▸ **TO DO**
Because the images are not wanted, restate every line below word for word without them.

▸ **Image-caption web data**

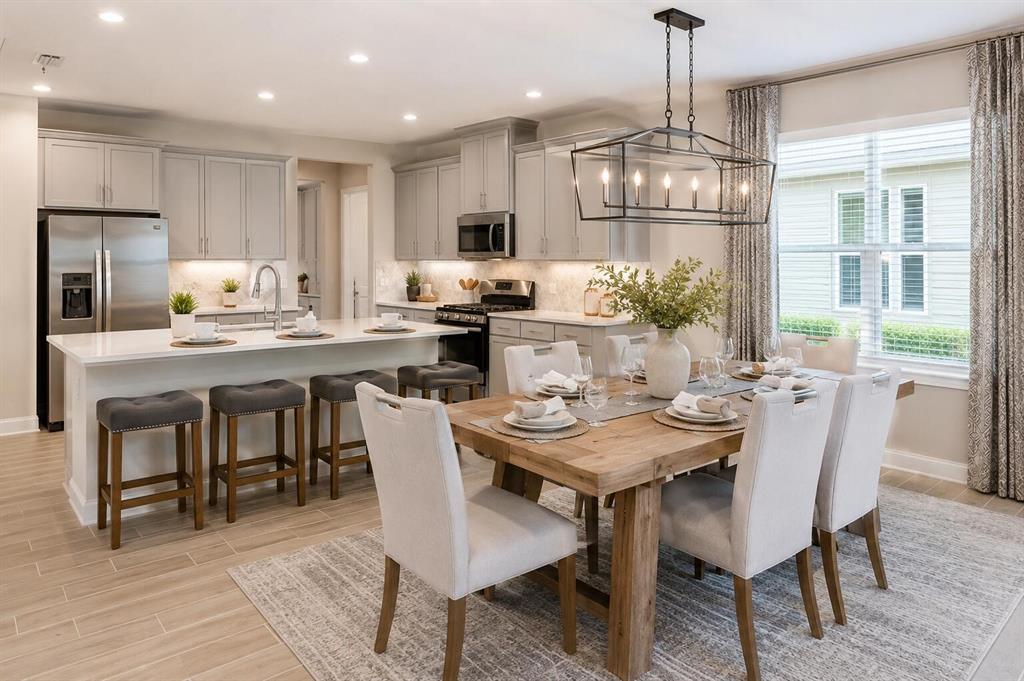 33320 Castaway Loop Wesley Chapel, FL 33543 - Photo 6 of 23 a view of a dining room with furniture a kitchen and chandelier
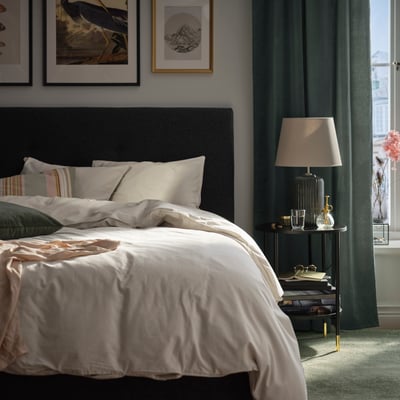 A light grey-beige ÄNGSLILJA duvet cover and pillowcase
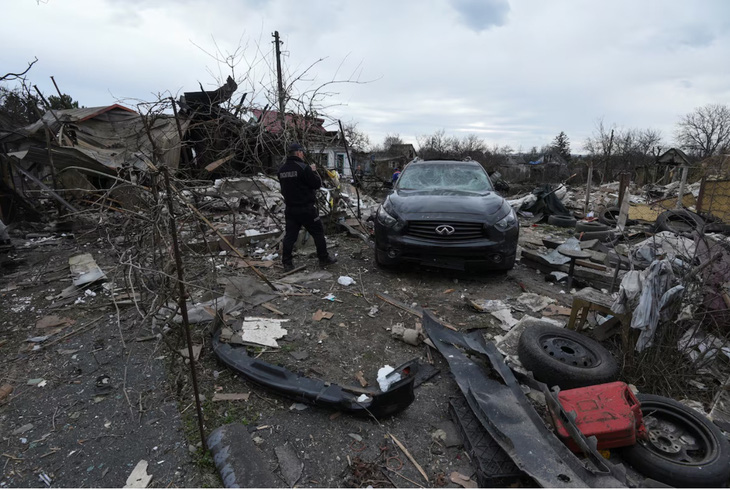 Một cảnh sát đang kiểm tra khu dân cư bị hư hại nặng nề sau cuộc tấn công bằng tên lửa và máy bay không người lái của Nga - Ảnh: REUTERS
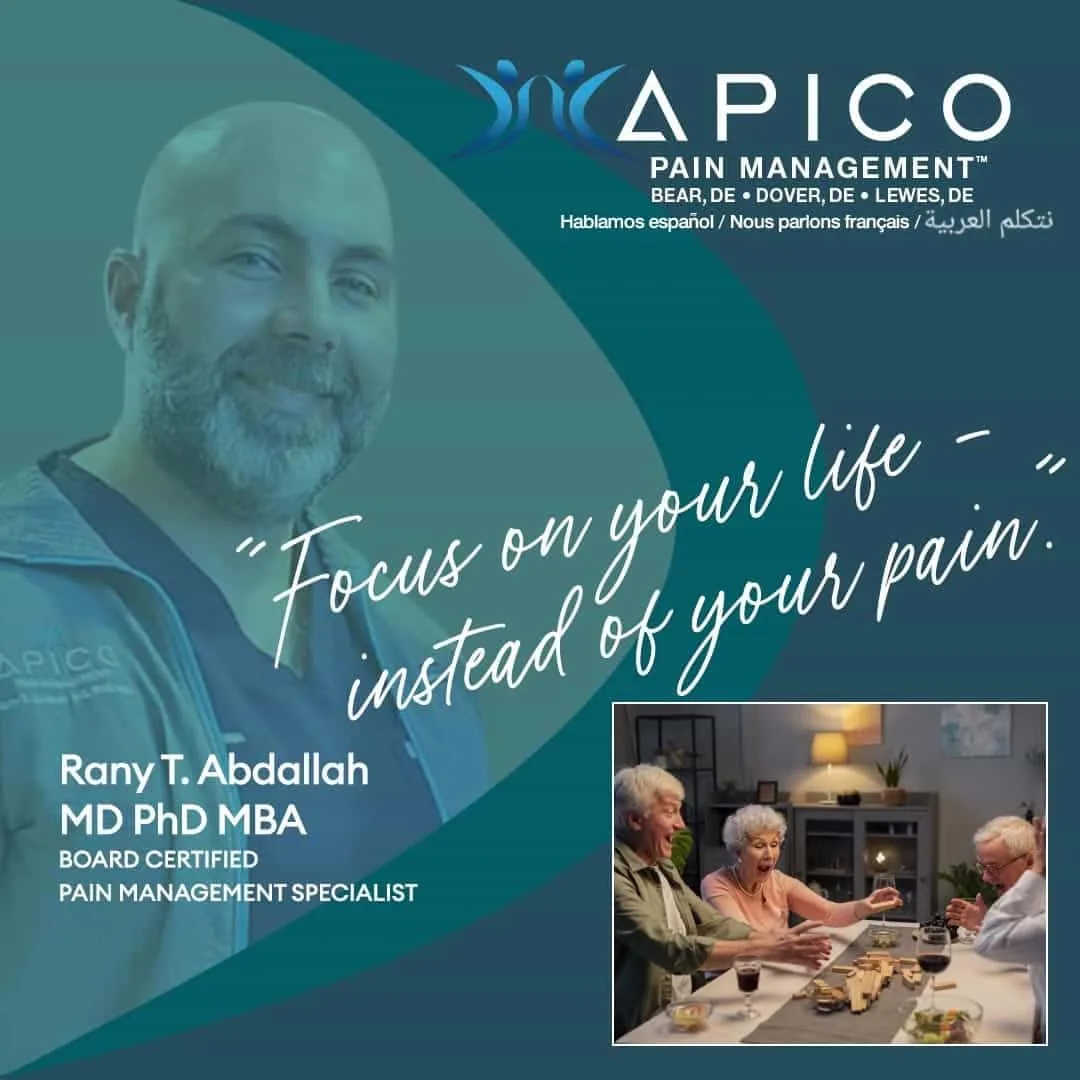 ???????????????????? ???????????? ???????????? ????????????????????????ℎ???????????? ????????????’???????? ???????????????? ???????????? ???????? says A smiling woman enjoying a board game and wine with friends, representing relief from chronic pain. Text reads: “Focus on your life instead of your pain.” The image promotes APICO Pain Management, a trusted provider of pain relief in Delaware, with office locations in Lewes, Bear, and Dover.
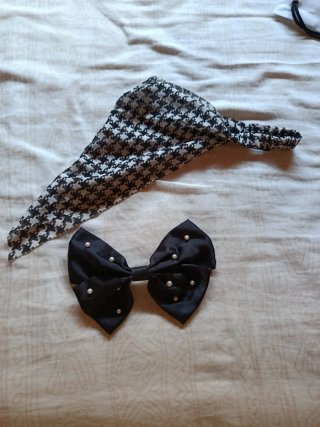Lazo negro con perlas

▸ **EXERCISE ANSWER**
 33320 Castaway Loop Wesley Chapel, FL 33543 - Photo 6 of 23 a view of a dining room with furniture a kitchen and chandelier
 A light grey-beige ÄNGSLILJA duvet cover and pillowcase
 Một cảnh sát đang kiểm tra khu dân cư bị hư hại nặng nề sau cuộc tấn công bằng tên lửa và máy bay không người lái của Nga - Ảnh: REUTERS
 ???????????????????? ???????????? ???????????? ????????????????????????ℎ???????????? ????????????’???????? ???????????????? ???????????? ???????? says A smiling woman enjoying a board game and wine with friends, representing relief from chronic pain. Text reads: “Focus on your life instead of your pain.” The image promotes APICO Pain Management, a trusted provider of pain relief in Delaware, with office locations in Lewes, Bear, and Dover.
Lazo negro con perlas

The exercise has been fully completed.